L.N. Tolstoj

Lev Nikolajevitsj Tolstoj (1828–1910) verloor op jeugdige leeftijd zijn ouders en werd opgevoed door verwanten op het familiedomein Jasnaja Poljana. Na zijn studietijd in Kazan keerde hij daarheen terug. Hij zag in dat de situatie van de boeren afschuwelijk was en trachtte de toestand op zijn eigen domein te verbeteren. In 1854 en 1855 nam hij als officier deel aan de krijgsverrichtingen aan de Donau en in Sebastopol tegen de Turken. Hij was toen al enigszins bekend geworden door het verhaal Kinderjaren uit 1852. Zijn oorlogservaringen vinden hun neerslag in Sewastopol I, II en III.

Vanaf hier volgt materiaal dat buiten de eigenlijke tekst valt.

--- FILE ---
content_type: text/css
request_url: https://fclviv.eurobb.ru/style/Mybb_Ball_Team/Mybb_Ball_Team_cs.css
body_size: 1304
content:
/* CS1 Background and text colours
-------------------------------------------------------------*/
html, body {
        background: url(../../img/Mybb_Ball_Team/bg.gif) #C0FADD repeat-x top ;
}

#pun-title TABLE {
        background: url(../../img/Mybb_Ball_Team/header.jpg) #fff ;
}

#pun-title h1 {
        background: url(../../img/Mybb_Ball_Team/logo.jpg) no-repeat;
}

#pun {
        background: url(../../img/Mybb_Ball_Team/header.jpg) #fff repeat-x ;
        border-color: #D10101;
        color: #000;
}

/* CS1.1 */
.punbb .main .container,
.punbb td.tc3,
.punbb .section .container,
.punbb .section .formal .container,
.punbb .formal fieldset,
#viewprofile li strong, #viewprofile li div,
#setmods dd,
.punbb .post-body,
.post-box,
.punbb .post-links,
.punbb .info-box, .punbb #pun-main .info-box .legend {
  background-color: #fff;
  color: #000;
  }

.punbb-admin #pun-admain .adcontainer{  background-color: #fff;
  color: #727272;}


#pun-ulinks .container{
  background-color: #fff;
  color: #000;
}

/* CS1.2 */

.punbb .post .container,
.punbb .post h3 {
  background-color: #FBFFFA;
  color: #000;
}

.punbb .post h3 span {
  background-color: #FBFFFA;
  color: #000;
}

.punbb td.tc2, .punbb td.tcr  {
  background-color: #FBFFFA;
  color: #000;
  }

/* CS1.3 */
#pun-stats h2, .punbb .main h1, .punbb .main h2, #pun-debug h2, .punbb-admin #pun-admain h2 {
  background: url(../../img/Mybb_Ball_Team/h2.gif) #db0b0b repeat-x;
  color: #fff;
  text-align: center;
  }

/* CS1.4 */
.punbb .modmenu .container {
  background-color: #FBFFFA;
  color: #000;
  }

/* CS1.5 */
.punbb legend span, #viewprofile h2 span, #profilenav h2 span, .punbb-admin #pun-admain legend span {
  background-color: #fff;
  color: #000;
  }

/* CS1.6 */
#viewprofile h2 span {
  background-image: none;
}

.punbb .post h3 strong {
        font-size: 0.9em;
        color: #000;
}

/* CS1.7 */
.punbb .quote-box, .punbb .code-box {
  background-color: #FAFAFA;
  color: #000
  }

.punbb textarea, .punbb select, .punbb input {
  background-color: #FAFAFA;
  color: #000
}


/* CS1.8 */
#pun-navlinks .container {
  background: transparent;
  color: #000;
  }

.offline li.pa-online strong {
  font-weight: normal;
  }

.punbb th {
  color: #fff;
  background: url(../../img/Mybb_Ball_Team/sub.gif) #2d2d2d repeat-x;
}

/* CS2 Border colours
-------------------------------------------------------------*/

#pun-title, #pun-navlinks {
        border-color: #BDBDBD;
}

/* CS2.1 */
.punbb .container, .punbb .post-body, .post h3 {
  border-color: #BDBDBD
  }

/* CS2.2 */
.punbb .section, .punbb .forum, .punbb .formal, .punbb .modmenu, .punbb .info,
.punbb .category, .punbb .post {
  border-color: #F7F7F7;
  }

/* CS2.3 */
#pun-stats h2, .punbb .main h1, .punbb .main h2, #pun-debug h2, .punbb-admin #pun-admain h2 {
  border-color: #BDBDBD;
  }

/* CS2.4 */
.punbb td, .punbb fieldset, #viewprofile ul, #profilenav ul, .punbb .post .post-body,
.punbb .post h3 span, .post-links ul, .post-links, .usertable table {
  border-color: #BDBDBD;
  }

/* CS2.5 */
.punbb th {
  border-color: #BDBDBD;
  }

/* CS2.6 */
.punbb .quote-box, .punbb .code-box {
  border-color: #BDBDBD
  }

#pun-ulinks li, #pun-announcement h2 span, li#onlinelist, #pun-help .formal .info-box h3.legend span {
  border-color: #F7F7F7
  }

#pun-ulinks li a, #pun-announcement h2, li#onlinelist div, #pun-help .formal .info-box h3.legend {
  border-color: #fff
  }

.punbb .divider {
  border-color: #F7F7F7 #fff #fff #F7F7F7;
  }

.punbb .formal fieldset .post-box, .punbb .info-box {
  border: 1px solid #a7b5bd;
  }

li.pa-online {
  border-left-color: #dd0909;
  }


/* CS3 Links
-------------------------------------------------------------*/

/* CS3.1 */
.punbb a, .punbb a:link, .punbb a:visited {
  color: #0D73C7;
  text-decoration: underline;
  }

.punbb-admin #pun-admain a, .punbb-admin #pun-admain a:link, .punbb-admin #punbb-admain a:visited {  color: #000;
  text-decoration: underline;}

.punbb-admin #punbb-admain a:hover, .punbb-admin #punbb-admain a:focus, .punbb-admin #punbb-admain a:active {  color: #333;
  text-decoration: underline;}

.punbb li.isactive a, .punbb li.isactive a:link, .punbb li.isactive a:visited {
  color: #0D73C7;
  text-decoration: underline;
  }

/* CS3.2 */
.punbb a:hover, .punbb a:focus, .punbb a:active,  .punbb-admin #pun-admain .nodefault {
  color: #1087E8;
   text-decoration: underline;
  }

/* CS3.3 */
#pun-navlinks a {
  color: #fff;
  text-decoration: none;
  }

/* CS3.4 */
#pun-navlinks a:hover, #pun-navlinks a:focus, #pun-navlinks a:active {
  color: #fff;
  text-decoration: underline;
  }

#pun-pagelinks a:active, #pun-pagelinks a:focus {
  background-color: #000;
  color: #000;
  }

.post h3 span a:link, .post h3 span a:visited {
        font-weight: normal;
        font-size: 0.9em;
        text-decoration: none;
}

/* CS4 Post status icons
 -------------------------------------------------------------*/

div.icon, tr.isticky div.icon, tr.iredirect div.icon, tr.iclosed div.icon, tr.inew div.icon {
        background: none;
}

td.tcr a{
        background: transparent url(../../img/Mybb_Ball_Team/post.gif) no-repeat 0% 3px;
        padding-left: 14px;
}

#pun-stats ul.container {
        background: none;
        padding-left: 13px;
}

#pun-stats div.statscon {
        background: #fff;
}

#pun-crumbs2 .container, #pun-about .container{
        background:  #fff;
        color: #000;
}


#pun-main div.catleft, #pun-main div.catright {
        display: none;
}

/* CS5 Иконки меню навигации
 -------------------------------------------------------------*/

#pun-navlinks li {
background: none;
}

Eind 1857, begin 1858 maakte Tolstoj een reis naar het Westen waar hij in Parijs Toergenjev ontmoette. Terug op zijn landgoed voelde hij steeds meer de behoefte om de levensomstandigheden van het volk te helpen verbeteren. De verhalen uit deze periode vertonen over het algemeen een sterk moraliserende strekking: Luzern (1857), Albert (1858) en Drie sterfgevallen (1859). In 1862 trouwde Tolstoj met Sofja Behrs en maakte hij een aanvang met zijn grote epische roman Oorlog en vrede. In 1878 verscheen zijn tweede grote roman, Anna Karenina waarmee hij veel succes oogste en zijn naam definitief vestigde. Alles wat hij zei of schreef vond een enorme weerklank.
Het literaire werk van de laatste dertig jaar van zijn leven draagt ontegenzeggelijk het stempel van zijn ideologie, maar zijn talent was zo rijp en diep dat hij nog meesterwerken wist te scheppen zoals de grote novelle De dood van Iwan Iljitsj. De al een kwart eeuw heersende spanningen in zijn gezin, vooral zijn afzien van auteursrecht gaf bij elke publicatie aanleiding tot pijnlijke onenigheden, maakte dat Tolstoj in de winter van 1910 zijn gezin en domein verliet om als boer te gaan leven. Hij stierf kort daarop aan longontsteking.